## PROVIDED PASSAGE
################
Kylie Quinn
Vice-Chancellor's Research Fellow
RMIT University
Contact me for
- Mentoring
- Sitting on boards or committees
- Providing an expert opinion
- Outreach activities
- Conference presenting
- Opportunities to collaborate
Biography
Kylie is a Vice-Chancellor’s Research Fellow in the Translational Immunology and Nanotechnology Program at RMIT University. She is currently exploring how ageing may limit immunity in older individuals and how we might restore immune function. This is particularly important for a new immune cell-based therapy for cancer, called CAR T cell therapy, as this therapy can be less effective for older patients.
Prior to joining RMIT University, Kylie was a Postdoctoral Fellow at Monash University and the University of Melbourne, and a Visiting Fellow at the National Institutes of Health in the USA, where she worked on defining how novel vaccine formulations work and contributed key pre-clinical data for Ebola vaccines that were used in the 2014 epidemic in West Africa. Since arriving in Australia in 2013, Kylie’s research has focused on ageing and immunity. She has received a number of awards for her work, including the John and Eileen Haddon Award for Geriatric Research from the Rebecca L Copper Foundation.
More broadly, Kylie has a long-standing interest in issues of equity and inclusion in science. She is the current Australia and New Zealand Society of Immunology Women’s Initiative Co-ordinator and regularly engages community outreach in forums such as Nerd Nite, Pint of Science and Einstein a Go-Go on RRR FM.
################
## DATASET ENTRIES

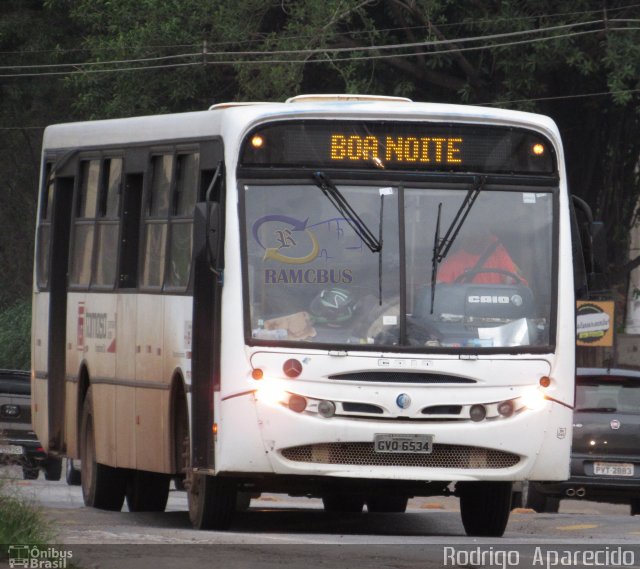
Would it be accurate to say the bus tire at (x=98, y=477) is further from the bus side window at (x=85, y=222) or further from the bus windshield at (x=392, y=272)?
the bus windshield at (x=392, y=272)

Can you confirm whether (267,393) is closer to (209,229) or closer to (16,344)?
(209,229)

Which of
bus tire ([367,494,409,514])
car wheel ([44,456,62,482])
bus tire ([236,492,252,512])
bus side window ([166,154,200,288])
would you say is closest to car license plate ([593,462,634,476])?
bus tire ([367,494,409,514])

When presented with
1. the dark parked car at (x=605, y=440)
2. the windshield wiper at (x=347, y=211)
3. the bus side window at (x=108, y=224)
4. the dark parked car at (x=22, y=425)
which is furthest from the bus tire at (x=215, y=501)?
the dark parked car at (x=22, y=425)

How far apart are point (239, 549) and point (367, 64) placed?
2387 cm

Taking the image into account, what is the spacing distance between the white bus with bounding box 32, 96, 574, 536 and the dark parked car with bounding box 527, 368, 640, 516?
5.27 metres

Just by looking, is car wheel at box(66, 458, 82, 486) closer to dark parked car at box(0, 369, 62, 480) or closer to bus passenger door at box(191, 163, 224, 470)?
dark parked car at box(0, 369, 62, 480)

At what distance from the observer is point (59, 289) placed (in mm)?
16422

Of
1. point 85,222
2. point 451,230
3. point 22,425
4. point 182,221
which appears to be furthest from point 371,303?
point 22,425

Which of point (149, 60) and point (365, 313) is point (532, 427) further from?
point (149, 60)

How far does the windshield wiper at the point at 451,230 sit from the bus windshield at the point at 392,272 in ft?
0.05

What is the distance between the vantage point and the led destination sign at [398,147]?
12.3 metres

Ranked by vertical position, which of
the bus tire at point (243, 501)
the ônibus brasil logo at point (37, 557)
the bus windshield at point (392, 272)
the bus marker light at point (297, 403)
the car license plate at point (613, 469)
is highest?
the bus windshield at point (392, 272)

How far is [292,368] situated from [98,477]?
14.7 feet

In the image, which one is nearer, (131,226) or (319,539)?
(319,539)
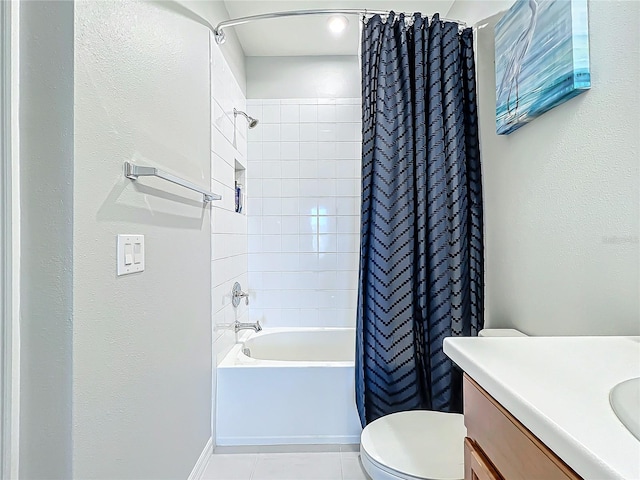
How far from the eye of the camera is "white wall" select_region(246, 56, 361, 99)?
2914 millimetres

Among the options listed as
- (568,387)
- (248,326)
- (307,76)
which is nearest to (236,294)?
(248,326)

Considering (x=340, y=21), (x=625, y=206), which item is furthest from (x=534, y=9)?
(x=340, y=21)

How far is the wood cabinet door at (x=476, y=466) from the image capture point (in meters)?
0.73

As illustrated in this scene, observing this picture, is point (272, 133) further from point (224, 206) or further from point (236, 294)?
point (236, 294)

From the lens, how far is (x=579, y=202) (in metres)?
1.17

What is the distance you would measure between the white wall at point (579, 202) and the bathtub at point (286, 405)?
904 millimetres

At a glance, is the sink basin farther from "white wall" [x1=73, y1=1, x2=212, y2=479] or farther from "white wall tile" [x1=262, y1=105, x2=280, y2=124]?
"white wall tile" [x1=262, y1=105, x2=280, y2=124]

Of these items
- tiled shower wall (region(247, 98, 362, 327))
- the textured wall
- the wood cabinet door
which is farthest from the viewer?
tiled shower wall (region(247, 98, 362, 327))

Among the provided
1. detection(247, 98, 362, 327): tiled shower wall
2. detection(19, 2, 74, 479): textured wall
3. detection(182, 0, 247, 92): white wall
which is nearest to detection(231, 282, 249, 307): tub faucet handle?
detection(247, 98, 362, 327): tiled shower wall

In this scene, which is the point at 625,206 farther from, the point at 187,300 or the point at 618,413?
the point at 187,300

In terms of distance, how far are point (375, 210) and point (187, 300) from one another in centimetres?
94

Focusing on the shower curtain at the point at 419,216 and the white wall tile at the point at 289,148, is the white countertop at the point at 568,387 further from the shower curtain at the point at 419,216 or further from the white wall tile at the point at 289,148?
the white wall tile at the point at 289,148

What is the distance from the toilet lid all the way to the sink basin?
68 centimetres

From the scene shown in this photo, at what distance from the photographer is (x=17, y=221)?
87 cm
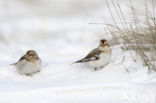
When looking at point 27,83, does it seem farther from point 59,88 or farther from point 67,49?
point 67,49

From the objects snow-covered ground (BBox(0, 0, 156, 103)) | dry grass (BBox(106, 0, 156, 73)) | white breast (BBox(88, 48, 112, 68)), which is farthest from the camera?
white breast (BBox(88, 48, 112, 68))

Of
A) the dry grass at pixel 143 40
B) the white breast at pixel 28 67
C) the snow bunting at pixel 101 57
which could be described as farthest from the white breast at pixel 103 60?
the white breast at pixel 28 67

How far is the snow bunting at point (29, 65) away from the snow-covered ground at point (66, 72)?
0.28 feet

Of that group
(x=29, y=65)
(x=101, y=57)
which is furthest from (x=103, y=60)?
(x=29, y=65)

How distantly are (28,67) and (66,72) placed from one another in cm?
52

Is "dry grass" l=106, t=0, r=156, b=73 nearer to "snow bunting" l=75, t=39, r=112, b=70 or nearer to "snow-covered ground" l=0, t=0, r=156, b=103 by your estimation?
"snow-covered ground" l=0, t=0, r=156, b=103

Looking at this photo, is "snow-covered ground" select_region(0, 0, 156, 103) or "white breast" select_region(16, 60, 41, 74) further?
"white breast" select_region(16, 60, 41, 74)

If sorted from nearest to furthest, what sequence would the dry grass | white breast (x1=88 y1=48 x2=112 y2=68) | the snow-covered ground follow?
the snow-covered ground
the dry grass
white breast (x1=88 y1=48 x2=112 y2=68)

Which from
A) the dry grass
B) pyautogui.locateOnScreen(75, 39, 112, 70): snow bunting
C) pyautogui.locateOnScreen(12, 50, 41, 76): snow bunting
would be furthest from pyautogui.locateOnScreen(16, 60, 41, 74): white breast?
the dry grass

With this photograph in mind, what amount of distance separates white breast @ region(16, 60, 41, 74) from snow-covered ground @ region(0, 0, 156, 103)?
8cm

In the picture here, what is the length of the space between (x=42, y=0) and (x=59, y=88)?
7709mm

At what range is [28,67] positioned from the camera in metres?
6.42

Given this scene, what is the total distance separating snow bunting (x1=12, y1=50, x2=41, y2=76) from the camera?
639 cm

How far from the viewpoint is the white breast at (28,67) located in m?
6.39
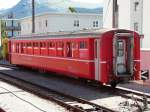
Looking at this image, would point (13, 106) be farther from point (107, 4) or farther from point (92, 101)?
point (107, 4)

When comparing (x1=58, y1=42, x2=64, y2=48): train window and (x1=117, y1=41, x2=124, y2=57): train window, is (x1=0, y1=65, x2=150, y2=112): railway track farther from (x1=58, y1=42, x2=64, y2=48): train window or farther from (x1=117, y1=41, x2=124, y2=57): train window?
(x1=58, y1=42, x2=64, y2=48): train window

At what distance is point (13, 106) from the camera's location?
15.5 meters

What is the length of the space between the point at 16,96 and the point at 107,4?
39211 millimetres

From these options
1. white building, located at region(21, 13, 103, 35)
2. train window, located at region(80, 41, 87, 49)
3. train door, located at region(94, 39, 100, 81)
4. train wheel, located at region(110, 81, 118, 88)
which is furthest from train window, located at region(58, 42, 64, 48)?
white building, located at region(21, 13, 103, 35)

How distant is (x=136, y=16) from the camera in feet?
159

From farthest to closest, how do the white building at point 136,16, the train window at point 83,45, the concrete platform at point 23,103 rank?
the white building at point 136,16 < the train window at point 83,45 < the concrete platform at point 23,103

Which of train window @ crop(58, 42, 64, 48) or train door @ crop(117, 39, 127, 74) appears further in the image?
train window @ crop(58, 42, 64, 48)

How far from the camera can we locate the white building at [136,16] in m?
45.2

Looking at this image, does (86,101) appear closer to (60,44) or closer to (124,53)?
(124,53)

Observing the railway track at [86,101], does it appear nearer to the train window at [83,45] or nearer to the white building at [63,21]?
the train window at [83,45]

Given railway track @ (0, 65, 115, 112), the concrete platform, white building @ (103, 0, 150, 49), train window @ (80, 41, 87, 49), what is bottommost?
the concrete platform

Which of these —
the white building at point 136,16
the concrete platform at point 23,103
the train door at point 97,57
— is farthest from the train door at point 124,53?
the white building at point 136,16

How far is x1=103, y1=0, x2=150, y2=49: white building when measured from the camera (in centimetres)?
################
## WORK TASK
Please list every activity that the Kylie Quinn profile says people can contact her for.

## WRITTEN SOLUTION
- Mentoring
- Sitting on boards or committees
- Providing an expert opinion
- Outreach activities
- Conference presenting
- Opportunities to collaborate